Dirk - naam van een 7-tal graven van Holland uit het Hollandsche huis:

Dirk I (± 915 tot na 939), waarschijnlijk de zoon of kleinzoon van zekeren graaf Gerolf, die 885 ondergeschikt blijkt aan den sedert 882 in „Friesland” gevestigden Noormannenhertog Godfried en die in 889 door keizer Arnolf met eenige goederen in zijn graafschap werd begiftigd.
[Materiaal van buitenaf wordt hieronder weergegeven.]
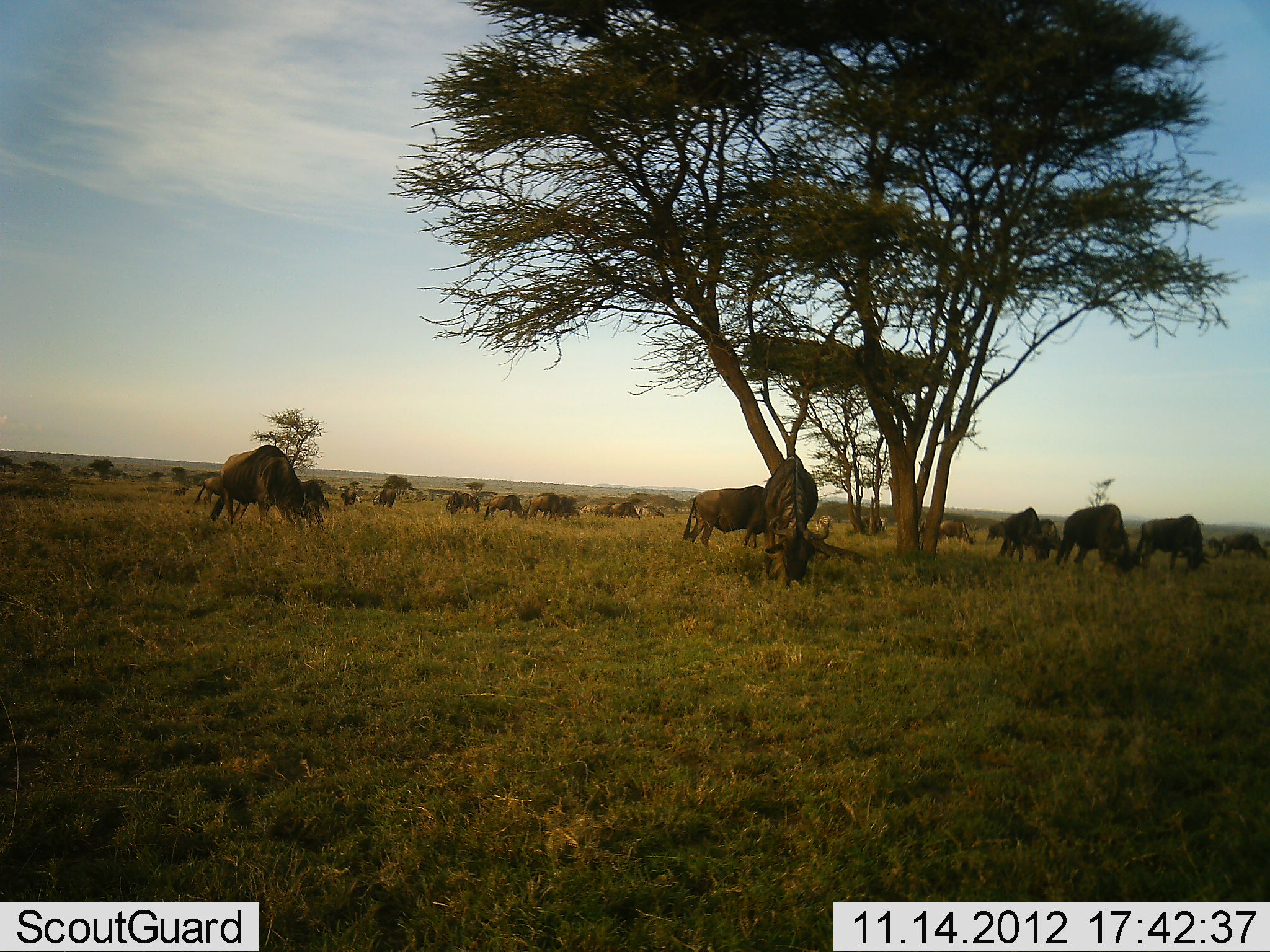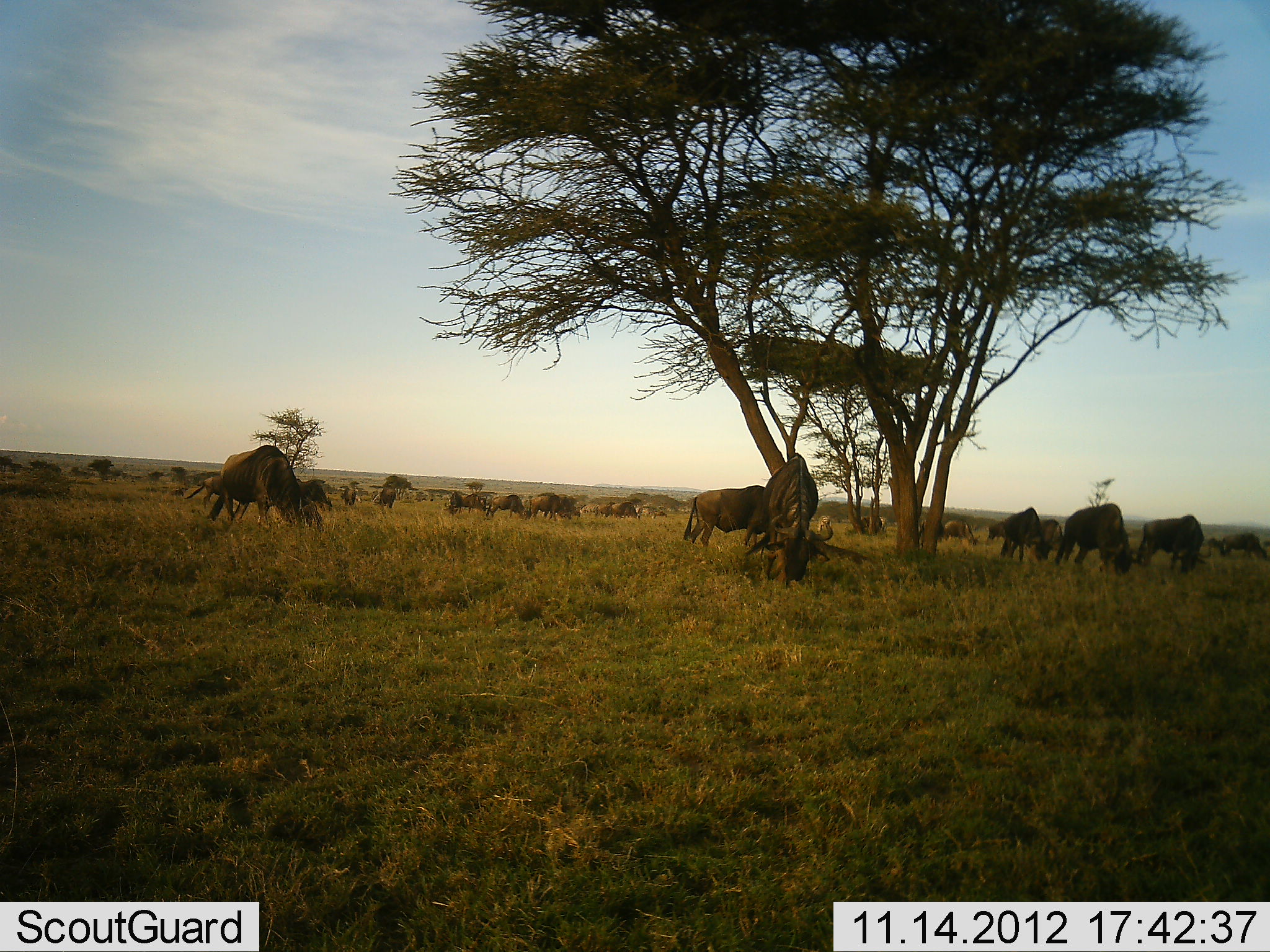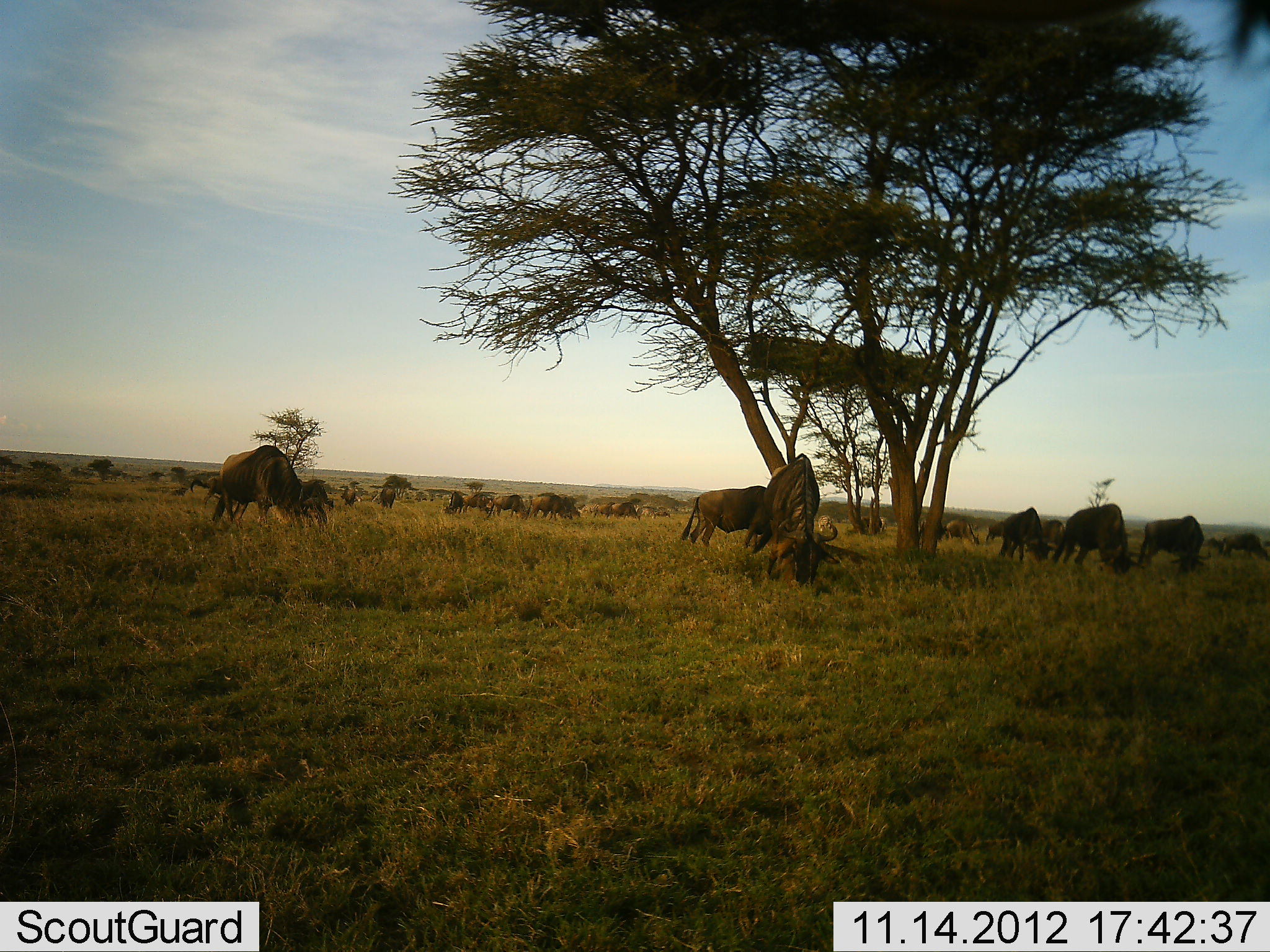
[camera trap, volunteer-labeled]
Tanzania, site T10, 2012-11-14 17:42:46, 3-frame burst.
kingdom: Animalia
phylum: Chordata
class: Mammalia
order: Artiodactyla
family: Bovidae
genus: Connochaetes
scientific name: Connochaetes taurinus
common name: blue wildebeest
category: wildebeest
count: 11-50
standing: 10%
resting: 0%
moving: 0%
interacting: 0%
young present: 0%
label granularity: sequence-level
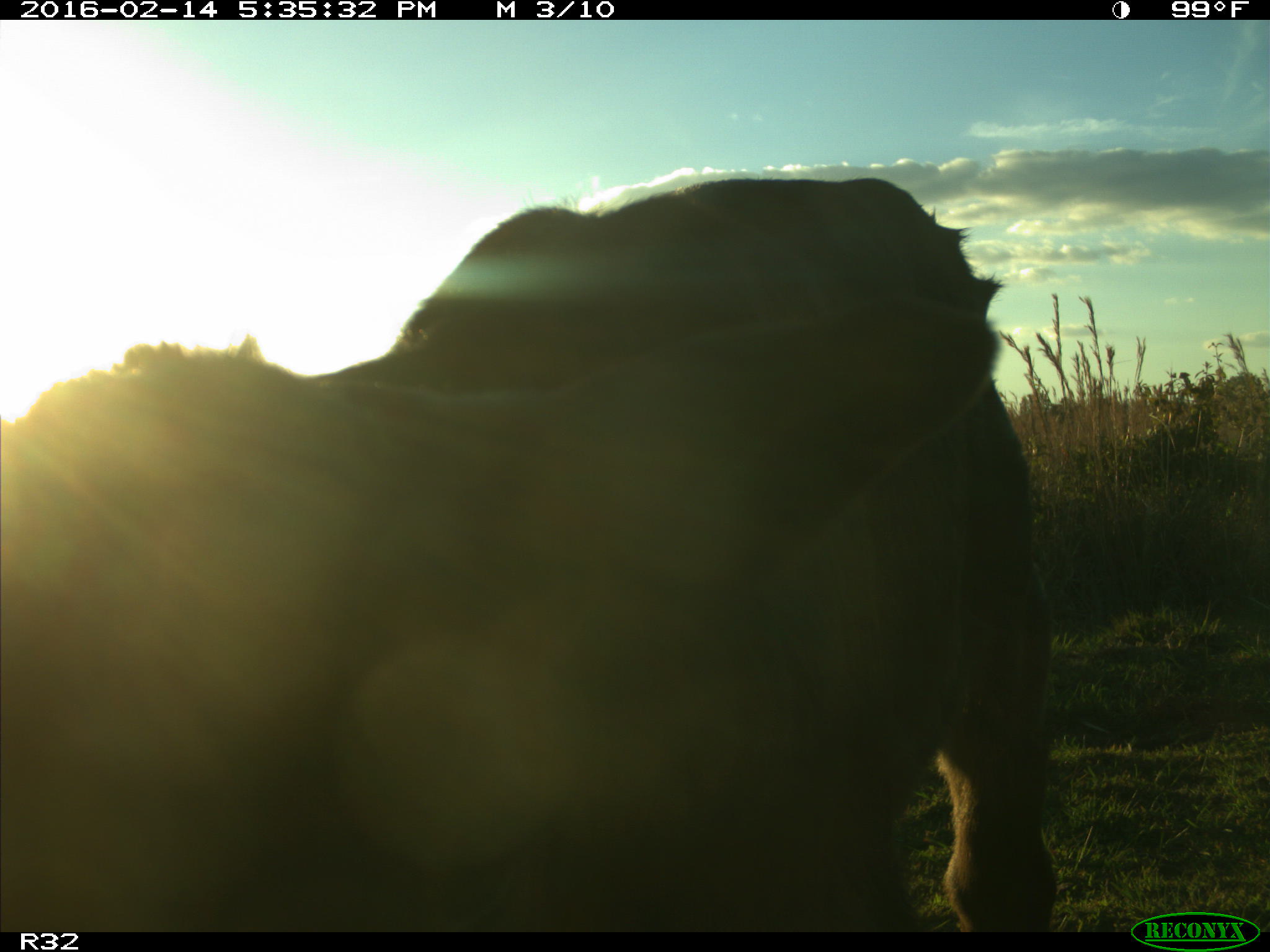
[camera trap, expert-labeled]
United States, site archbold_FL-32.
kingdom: Animalia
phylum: Chordata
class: Mammalia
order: Artiodactyla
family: Bovidae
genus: Bos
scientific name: Bos taurus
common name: domestic cow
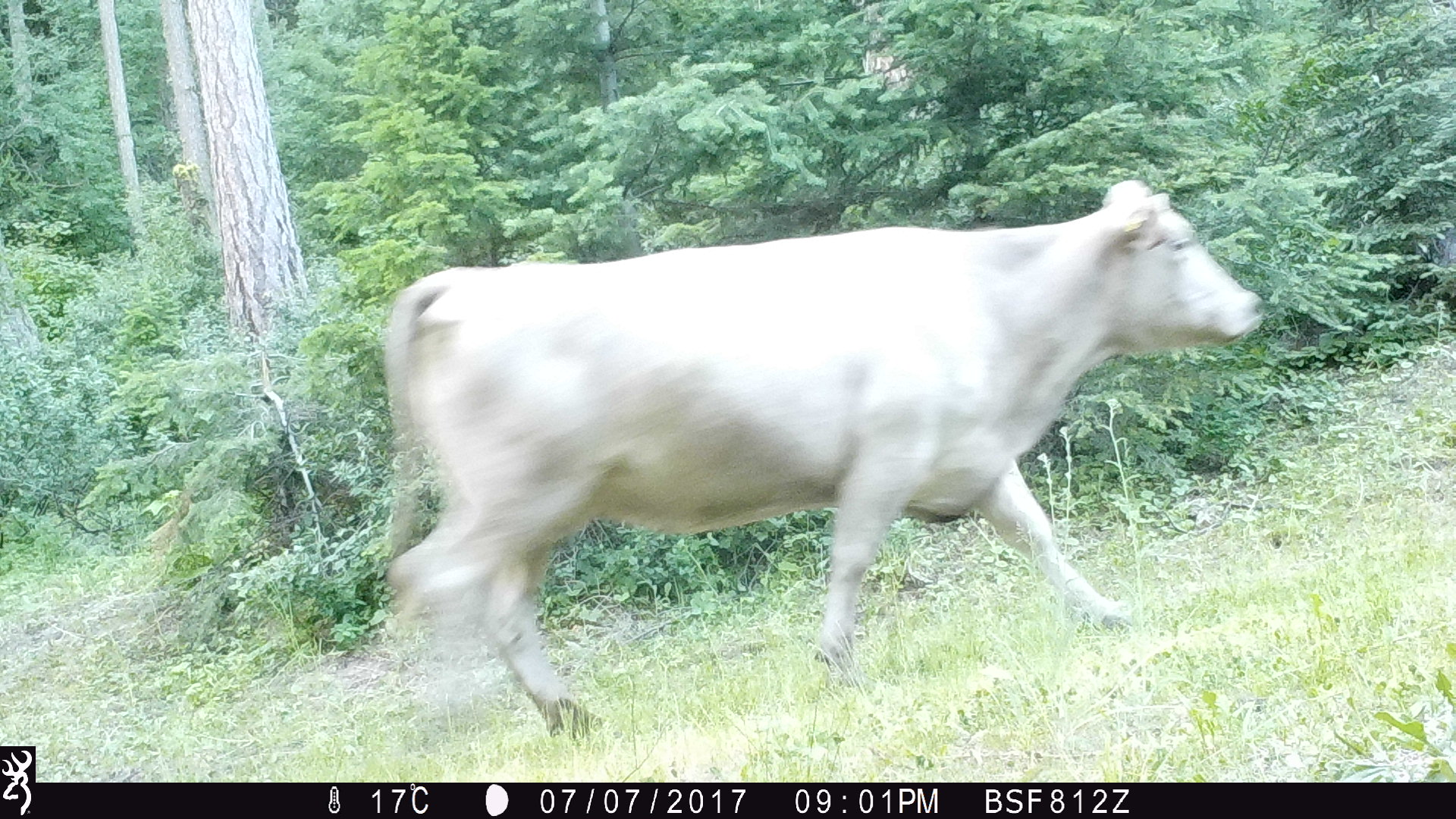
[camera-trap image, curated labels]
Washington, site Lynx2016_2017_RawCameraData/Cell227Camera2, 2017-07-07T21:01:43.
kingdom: Animalia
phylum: Chordata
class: Mammalia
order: Artiodactyla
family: Bovidae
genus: Bos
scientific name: Bos taurus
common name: domestic cattle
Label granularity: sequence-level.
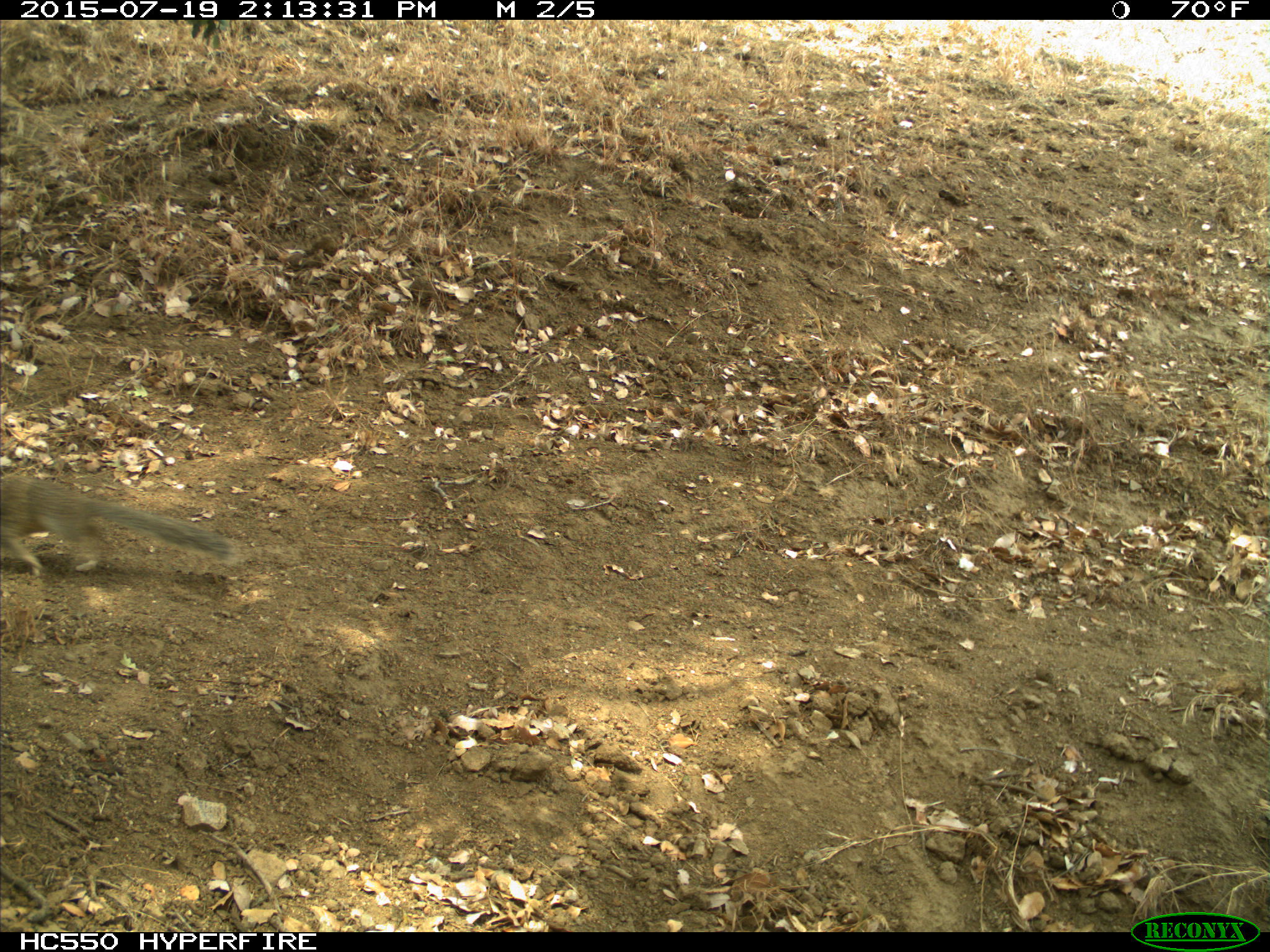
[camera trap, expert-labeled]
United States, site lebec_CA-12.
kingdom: Animalia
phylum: Chordata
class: Mammalia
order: Rodentia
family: Sciuridae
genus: Otospermophilus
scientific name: Otospermophilus beecheyi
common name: california ground squirrel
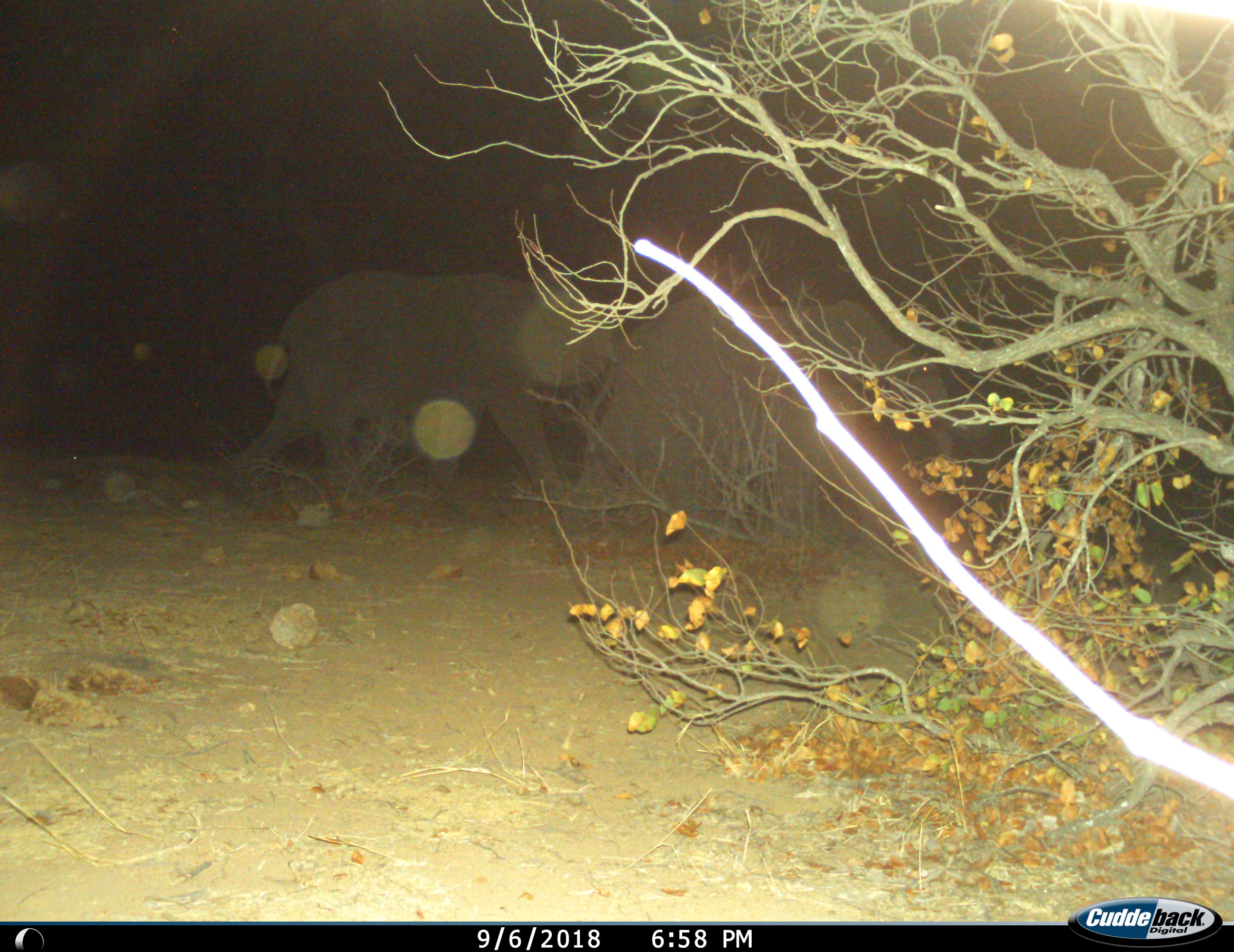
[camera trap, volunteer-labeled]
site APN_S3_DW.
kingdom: Animalia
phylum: Chordata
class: Mammalia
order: Proboscidea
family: Elephantidae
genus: Loxodonta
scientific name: Loxodonta africana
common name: african bush elephant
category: elephant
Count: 2.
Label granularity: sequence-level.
Het bedoelde graafschap wordt omschreven als het duinlandschap van den Rijnmond Noordwaarts tot het voormalige Schoorlerbosch. Dirk I moge in dat ambtsgebied al wat persoonlijk eigendom bezeten hebben, van Gerolf hebben geerfd?, in 922 schonk Karei de Eenvoudige, toen heerscher over Lotharingen, hem bovendien de kerk van Egmond en al hare bezittingen. Ook deze zijn niet precies te localiseeren. Van graaf Dirk weten wij verder zoo goed als niets. Hij vestigde nonnen in de oude abdij van Sint Pieter te Egmond, liet er het stoffelijk overschot van den H. Adalbert overbrengen en wordt door de Egmondsche overlevering met zijn gemalin Geva dankbaar herdacht.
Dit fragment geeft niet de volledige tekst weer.